## REQUIREMENT
Return the exact lines spanning from the line with "At what distance" through the last line of the entries, boundaries included, and no others.

## EXTRACTED RECORDS
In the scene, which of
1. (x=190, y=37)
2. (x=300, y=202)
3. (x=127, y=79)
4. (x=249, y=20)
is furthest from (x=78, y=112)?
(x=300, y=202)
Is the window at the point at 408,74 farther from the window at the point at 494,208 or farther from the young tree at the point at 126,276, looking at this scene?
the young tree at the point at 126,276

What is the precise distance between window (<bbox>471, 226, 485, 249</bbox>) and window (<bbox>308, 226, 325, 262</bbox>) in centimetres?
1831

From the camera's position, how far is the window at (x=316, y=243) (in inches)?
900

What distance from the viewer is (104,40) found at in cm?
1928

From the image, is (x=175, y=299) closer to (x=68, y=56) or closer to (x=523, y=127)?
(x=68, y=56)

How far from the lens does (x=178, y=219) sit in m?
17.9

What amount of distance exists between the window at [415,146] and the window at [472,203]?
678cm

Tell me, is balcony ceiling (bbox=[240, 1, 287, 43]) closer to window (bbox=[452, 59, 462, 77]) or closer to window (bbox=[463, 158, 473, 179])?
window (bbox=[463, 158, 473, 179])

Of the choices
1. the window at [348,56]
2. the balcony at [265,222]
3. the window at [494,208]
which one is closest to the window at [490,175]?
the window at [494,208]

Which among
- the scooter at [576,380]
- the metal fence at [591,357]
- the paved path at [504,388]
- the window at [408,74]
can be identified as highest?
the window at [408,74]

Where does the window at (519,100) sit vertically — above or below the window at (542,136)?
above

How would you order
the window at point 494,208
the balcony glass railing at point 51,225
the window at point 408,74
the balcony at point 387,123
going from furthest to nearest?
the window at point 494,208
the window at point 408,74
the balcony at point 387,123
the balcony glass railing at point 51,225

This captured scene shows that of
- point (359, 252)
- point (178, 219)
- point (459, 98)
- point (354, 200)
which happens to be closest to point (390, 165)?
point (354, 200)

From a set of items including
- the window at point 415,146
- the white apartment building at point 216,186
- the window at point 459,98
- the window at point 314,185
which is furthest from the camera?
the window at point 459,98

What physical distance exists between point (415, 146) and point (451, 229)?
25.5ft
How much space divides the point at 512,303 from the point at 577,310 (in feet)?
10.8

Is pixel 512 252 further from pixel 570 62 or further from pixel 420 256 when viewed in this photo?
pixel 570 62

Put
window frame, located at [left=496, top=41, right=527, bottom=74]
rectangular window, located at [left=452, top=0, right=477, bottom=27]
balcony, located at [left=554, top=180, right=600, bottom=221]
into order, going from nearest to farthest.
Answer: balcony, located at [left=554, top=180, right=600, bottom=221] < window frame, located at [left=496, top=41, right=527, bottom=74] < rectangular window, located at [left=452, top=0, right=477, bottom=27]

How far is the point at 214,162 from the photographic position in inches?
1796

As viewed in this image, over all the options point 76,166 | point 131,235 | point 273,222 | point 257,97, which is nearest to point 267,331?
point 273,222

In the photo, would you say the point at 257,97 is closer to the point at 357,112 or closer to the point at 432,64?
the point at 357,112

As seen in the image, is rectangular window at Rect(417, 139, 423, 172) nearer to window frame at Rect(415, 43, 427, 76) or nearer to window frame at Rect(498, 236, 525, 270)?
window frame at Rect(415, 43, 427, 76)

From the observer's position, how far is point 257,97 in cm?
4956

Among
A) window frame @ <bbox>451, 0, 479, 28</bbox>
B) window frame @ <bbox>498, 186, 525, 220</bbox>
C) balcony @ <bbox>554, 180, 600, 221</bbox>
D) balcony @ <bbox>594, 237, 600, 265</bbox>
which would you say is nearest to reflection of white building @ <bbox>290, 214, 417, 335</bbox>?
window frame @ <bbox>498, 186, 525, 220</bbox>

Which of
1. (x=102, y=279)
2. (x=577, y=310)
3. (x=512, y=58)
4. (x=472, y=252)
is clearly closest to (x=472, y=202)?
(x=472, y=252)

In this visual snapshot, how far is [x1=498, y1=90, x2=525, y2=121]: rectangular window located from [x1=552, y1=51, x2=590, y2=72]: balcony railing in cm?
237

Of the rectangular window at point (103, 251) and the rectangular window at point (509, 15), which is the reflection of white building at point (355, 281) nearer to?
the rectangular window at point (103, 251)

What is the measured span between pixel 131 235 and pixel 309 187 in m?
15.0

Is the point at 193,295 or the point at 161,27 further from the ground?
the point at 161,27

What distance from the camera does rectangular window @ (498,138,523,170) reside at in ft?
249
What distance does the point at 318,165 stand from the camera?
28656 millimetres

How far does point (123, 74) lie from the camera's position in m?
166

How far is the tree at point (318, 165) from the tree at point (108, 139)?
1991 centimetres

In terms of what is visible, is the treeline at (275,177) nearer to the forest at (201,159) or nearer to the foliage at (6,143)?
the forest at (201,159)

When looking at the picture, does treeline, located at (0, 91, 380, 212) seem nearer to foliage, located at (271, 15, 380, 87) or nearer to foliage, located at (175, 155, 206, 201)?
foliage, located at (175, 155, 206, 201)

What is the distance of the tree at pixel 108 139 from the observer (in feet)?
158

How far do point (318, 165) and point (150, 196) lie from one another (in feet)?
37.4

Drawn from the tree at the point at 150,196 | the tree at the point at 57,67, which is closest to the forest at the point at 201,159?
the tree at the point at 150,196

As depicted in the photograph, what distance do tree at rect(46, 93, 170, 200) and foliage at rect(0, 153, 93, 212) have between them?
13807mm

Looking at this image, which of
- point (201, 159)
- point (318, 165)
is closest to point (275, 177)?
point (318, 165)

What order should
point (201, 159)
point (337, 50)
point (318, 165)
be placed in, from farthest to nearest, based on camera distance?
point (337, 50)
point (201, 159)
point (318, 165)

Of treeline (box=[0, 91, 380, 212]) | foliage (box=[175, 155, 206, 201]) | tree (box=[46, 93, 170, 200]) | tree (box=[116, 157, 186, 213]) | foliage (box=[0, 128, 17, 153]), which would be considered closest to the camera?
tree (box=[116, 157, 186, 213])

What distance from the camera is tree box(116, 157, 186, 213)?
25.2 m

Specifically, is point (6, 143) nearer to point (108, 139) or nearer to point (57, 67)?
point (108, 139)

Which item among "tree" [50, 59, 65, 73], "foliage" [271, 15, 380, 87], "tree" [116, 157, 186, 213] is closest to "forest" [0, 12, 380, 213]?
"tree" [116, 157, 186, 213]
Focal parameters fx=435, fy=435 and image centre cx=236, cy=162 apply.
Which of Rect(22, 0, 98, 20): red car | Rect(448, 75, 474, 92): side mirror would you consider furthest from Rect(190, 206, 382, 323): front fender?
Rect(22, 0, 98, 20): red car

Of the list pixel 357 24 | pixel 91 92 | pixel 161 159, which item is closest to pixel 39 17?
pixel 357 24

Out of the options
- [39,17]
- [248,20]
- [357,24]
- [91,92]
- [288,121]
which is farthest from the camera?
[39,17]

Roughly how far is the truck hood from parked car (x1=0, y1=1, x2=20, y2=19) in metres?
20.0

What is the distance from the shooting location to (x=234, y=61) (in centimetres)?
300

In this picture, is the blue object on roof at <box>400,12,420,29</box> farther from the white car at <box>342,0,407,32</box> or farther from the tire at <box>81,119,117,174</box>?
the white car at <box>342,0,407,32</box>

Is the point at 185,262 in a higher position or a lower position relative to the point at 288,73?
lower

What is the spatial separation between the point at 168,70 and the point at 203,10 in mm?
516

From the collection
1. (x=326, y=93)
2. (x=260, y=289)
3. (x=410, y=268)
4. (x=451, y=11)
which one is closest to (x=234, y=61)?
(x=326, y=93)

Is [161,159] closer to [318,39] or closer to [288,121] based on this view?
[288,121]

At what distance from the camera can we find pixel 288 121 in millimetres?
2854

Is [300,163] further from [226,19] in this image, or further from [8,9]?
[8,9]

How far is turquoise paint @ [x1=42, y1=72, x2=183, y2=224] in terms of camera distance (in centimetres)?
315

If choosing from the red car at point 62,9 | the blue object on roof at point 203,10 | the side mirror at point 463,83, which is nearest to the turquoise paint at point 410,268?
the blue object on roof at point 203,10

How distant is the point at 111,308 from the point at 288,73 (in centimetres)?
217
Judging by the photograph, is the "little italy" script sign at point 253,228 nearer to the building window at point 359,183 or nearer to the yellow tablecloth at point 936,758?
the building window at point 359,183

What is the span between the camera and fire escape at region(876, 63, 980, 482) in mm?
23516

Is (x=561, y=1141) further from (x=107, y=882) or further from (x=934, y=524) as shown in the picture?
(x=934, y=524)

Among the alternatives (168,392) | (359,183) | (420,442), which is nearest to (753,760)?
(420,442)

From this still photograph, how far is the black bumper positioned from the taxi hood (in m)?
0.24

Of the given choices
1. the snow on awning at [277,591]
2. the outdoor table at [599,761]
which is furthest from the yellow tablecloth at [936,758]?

## IN RESPONSE
At what distance from the camera can we find pixel 288 121 in millimetres?
2854

Is [300,163] further from [226,19] in this image, or further from [8,9]?
[8,9]

How far is turquoise paint @ [x1=42, y1=72, x2=183, y2=224] in terms of camera distance (in centimetres)?
315

If choosing from the red car at point 62,9 | the blue object on roof at point 203,10 | the side mirror at point 463,83, which is nearest to the turquoise paint at point 410,268?
the blue object on roof at point 203,10

How distant is the point at 111,308 from the point at 288,73 (in centimetres)?
217
Judging by the photograph, is the "little italy" script sign at point 253,228 nearer to the building window at point 359,183 or nearer to the yellow tablecloth at point 936,758?
the building window at point 359,183

What is the span between the camera and fire escape at region(876, 63, 980, 482) in mm?
23516

Is (x=561, y=1141) further from (x=107, y=882) or further from (x=934, y=524) as shown in the picture?
(x=934, y=524)

Among the alternatives (168,392) | (359,183) | (420,442), which is nearest to (753,760)?
(420,442)

From this still photograph, how far is the black bumper positioned from the taxi hood (in m)?
0.24

Of the given choices
1. the snow on awning at [277,591]
2. the outdoor table at [599,761]
which is furthest from the yellow tablecloth at [936,758]?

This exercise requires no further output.